PROBLEM #1: FIRMS DESIGN INTERVIEWS AROUND THEIR OWN HISTORY AND HABITS, NOT CANDIDATE ACQUISITION

Many firms build lateral interview processes by historical default; who always gets included, who expects to be consulted, who is going to object or push back later, who is politically difficult to leave out. This is not process design. This is internal appeasement.

An interview process should never be assembled around who might be offended if they are excluded. In my experience, this results in too many interviewers, interviewers with no defined role or who have not been briefed, partners who are unreceptive to lateral hiring generally, or even worse, partners who see the candidate as competition.

What complicates this even further is that it’s unclear who owns the process and the feedback gathered is weighted unfairly.

PROBLEM #2: THE FIRM TELLS FIVE DIFFERENT STORIES

A lateral candidate should hear a coherent story about the firm, the platform, the opportunity, and the reason for the potential fit. This does not mean scripting every conversation. It means alignment. The risk of revealing major inconsistencies at the firm and turning off a viable, solid candidate is very real.

Here are some typical examples of inconsistencies expressed in interviews that have thwarted candidates from continuing to pursue a placement at the firm:

  • One partner oversells the support the firm will provide, and another minimizes the opportunity
  • Leadership talks growth while the practice partners sound ambivalent
  • Compensation expectations are described differently
  • Partners openly disagree on strategic priorities

When every interviewer tells a different story, the candidate hears the real message that the firm is not aligned.

PROBLEM #3: OVER-INTERVIEWING AND SLOW WALKING THE PROCESS

A thoughtful and winning process should not be endless. I have seen it happen so often, that “time kills all deals”. Strong candidates are likely speaking to multiple firms. A slow, repetitive, poorly sequenced process can signal indecision and totally wipe out the initial enthusiasm and excitement a candidate may have felt for joining a firm.

Here are some key indicators that the process is taking too long and should be shortened:

  • Too many rounds that often lead to repetitive conversations
  • Long gaps between meetings with no clear next steps
  • Delayed feedback or no feedback delivered
  • Unclear decision authority
  • Candidates asked for more information without any explanation of where the process stands and next steps

THE ANSWER: A CONSTRUCTIVE FRAMEWORK NEEDS TO BE DEVELOPED

The interview process should be intentional, sequenced , and closely tied to the business case. Before the interviews even start, firms need to define and share with the interviewers:

  • The strategic objectives the partner candidate, or group would advance
  • Who owns the process
  • Who should meet the candidate and why
  • What each interviewer is evaluating
  • What each interviewer should communicate to the candidate
  • What, if any, concerns are going to be disqualifying
  • How feedback will be collected and then delivered to the candidate
  • Who has the key decision making authority
  • What the candidate should know and understand about the firm by the end of the interview process

The firm should know what it needs to learn and what it needs to communicate even before the first interview is scheduled.
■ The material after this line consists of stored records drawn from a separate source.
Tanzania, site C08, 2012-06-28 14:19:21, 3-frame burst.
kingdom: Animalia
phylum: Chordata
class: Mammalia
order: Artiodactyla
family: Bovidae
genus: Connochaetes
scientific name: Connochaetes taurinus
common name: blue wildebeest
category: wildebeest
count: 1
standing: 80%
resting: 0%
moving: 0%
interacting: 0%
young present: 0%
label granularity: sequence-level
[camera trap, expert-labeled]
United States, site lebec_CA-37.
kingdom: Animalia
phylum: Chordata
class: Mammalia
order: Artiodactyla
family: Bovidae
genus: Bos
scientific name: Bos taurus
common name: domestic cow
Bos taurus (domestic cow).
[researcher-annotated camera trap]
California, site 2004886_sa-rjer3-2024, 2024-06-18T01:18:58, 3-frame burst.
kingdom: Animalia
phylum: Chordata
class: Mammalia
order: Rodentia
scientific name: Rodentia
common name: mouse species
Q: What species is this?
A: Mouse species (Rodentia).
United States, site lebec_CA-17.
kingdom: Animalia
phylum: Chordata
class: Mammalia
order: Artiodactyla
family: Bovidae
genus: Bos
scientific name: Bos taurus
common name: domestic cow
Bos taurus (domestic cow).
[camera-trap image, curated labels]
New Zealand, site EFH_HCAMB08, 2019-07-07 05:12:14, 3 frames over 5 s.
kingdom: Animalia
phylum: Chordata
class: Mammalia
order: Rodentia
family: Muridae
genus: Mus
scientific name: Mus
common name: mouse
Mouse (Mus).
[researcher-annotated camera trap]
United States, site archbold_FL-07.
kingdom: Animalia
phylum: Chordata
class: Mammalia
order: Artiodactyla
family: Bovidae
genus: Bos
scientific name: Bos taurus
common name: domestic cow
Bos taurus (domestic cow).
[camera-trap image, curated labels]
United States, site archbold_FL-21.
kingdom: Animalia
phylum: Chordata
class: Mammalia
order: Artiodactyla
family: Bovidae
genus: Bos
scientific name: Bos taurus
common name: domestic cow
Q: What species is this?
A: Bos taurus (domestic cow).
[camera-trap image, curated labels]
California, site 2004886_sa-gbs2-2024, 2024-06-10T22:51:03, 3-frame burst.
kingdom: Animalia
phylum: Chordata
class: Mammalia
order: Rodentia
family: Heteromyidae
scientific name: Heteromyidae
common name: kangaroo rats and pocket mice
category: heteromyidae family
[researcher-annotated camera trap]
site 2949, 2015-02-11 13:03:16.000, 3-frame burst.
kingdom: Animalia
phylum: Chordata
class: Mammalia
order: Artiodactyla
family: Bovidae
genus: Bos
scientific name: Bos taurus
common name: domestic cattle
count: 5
In closing, a better interview process does not mean lowering standards or selling harder. It means developing and implementing a process that helps the firm evaluate the candidate AND shows the candidate that the firm is serious, aligned, and fully capable of supporting the move and providing an ideal platform and environment for the candidate to thrive and stay for the long term.

Firms rarely lose lateral candidates because another firm offers more money. Often, they lose them because the interview process gives the candidate too many reasons to doubt the opportunity. Slow decision making, unclear value propositions, lack of internal alignment, and overall weak and inconsistent messaging leads candidates to the competition more than anything else.